|Alan Morison and Chutima Sidasathian – ‘Brave enough to change’|
One morning last week I opened a link of an album shared by my friend Alan, a collection of photos he took at Phuket prison on an early morning surprise check by guards. I marveled at his usual strange angles and surprising shots, including a few of the rows of the prisoners’ flip-flops, lined up in tight rows just outside their equally tight sleeping quarters.
Alan, together with Khun Chutima (“Oi”), covered the story and took the photos – another day of bearing witness to some unpleasant realities of life in tropical Thailand. In their usual quick fashion, the story soon appeared on their website Phuketwan.com.
On December 24, they may revisit this prison, not as reporters covering the scene but as inmates. Facing serious charges under a controversial law, as they describe in their own report, “A captain acting on behalf of the Royal Thai Navy has accused two Phuketwan journalists of damaging the reputation of the service and of breaching the Computer Crimes Act.” The penalty is a maximum jail term of five years and/or a fine of up to 100,000, baht.
The charge stems from a Phuketwan article published on July 17 that cited a Reuters news agency special investigation on the Navy’s handling of Rohingya migrants.
I’d never heard of the Rohingya – a Muslim ethnic group that’s denied citizenship rights in Myanmar even though some have lived there for generations – until I started working with Phuketwan in late 2008.
They’d had a few tips from their Navy contacts that ever larger numbers of Rohingya men were fleeing Myanmar by sea and entering Thai waters. One officer said he’d hoped the UN could get involved to help with this problem. Alan and Khun Oi started pursuing the story and soon enough made some startling discoveries, which they later reported at length and continue to investigate today.
One of my most memorable moments with Phuketwan was the day an email came in from a source in the Navy that contained the images of Rohingya men being ‘processed’ on a beautiful white-sand beach in the Andaman region following their arrest.

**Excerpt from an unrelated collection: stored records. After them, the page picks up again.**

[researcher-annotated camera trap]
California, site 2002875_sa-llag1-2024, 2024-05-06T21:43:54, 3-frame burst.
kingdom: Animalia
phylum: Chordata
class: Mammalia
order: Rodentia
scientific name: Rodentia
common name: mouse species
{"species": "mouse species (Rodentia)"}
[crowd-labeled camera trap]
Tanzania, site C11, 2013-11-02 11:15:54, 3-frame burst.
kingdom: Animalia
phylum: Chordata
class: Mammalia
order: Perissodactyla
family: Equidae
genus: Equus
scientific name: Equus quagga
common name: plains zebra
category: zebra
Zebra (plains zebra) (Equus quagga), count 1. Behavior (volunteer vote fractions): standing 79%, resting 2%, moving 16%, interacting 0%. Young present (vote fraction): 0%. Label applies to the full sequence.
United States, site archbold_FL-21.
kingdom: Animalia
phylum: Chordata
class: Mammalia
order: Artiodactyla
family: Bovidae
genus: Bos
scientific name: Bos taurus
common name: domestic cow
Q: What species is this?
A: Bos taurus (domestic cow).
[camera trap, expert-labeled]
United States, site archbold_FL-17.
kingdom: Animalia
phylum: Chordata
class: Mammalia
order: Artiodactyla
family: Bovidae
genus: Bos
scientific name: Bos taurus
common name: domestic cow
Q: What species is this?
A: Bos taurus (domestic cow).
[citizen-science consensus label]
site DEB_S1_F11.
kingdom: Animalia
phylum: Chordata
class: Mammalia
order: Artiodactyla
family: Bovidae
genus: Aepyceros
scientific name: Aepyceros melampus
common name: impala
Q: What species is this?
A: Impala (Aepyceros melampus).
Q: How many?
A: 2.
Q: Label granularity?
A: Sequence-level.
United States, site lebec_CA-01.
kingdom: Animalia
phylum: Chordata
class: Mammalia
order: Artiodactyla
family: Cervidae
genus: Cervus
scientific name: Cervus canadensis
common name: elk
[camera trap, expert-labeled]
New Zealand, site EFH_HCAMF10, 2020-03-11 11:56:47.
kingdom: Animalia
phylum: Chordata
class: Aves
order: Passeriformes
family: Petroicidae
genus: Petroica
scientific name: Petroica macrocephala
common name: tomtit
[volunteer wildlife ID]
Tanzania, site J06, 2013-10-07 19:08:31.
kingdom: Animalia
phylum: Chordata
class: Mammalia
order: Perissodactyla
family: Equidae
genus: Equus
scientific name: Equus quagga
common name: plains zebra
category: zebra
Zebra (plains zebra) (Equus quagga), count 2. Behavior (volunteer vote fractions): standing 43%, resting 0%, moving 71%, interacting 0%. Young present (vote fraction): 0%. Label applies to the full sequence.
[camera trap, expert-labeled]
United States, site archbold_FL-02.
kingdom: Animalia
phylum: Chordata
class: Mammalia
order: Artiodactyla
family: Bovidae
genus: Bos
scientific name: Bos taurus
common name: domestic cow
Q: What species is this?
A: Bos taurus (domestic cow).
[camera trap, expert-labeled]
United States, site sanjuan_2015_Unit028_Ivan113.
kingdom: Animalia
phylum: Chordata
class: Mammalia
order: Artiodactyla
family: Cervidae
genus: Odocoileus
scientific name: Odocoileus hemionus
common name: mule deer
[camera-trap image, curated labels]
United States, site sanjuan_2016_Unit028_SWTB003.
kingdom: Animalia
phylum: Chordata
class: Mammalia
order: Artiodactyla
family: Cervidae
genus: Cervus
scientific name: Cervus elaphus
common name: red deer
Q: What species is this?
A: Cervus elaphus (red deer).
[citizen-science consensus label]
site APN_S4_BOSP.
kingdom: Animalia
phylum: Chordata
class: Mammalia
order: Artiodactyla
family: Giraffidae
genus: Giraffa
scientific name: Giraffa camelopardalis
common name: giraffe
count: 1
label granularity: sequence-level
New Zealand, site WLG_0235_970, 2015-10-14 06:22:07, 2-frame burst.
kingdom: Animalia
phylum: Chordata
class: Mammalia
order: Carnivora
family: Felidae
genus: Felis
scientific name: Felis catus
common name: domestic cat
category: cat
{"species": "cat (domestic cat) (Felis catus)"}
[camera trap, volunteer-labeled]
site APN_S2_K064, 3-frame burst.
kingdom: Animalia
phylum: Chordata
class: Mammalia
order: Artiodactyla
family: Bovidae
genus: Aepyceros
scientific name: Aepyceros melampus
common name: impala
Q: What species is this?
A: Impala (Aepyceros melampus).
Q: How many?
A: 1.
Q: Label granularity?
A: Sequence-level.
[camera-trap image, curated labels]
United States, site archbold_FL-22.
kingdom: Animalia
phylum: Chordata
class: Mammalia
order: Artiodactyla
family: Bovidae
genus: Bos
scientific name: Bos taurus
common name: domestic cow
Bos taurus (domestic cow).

Rows of skeletal bodies lined up on the sand in tight rows under military guard is an image one never forgets.
The question of ‘What happens next’ to those captured in Thailand’s seas is one that’s still never been satisfactorily answered, and five years on things seem even less clear.
Nevertheless, Alan and Khun Oi have kept asking the questions, following the leads, doing the things that those who are committed to uncovering the truth are supposed to do.
‘Brave enough to change’ is the Phuketwan motto, which they certainly live by. I’ll admit I was not brave enough, and my short stint with Phuketwan ended in part because I felt I wanted to have a more peaceful life with my family, quite content to write instead about the sunnier side of life in Phuket and Thailand, and not get bogged down dwelling on all the bad things that go on here.
But of course silence does not equal peace. I live in peace, but I also live in fear. Fear not only for the safety and future of my journalist friends but for anyone wanting to speak up or shine a light on something that matters. Thanks to the efforts of Alan and Khun Oi, I and many Phuketwan readers have a fuller picture of life here, the good, the bad and the ugly — and understand that the white-sand beaches, jungles and sparkling seas of Thailand hold more secrets yet to be revealed.
They are among the few who have dared to look into those murky seas and jungles and write about what they see. I hope they’ll be given a chance to carry on with their work without fear or intimidation.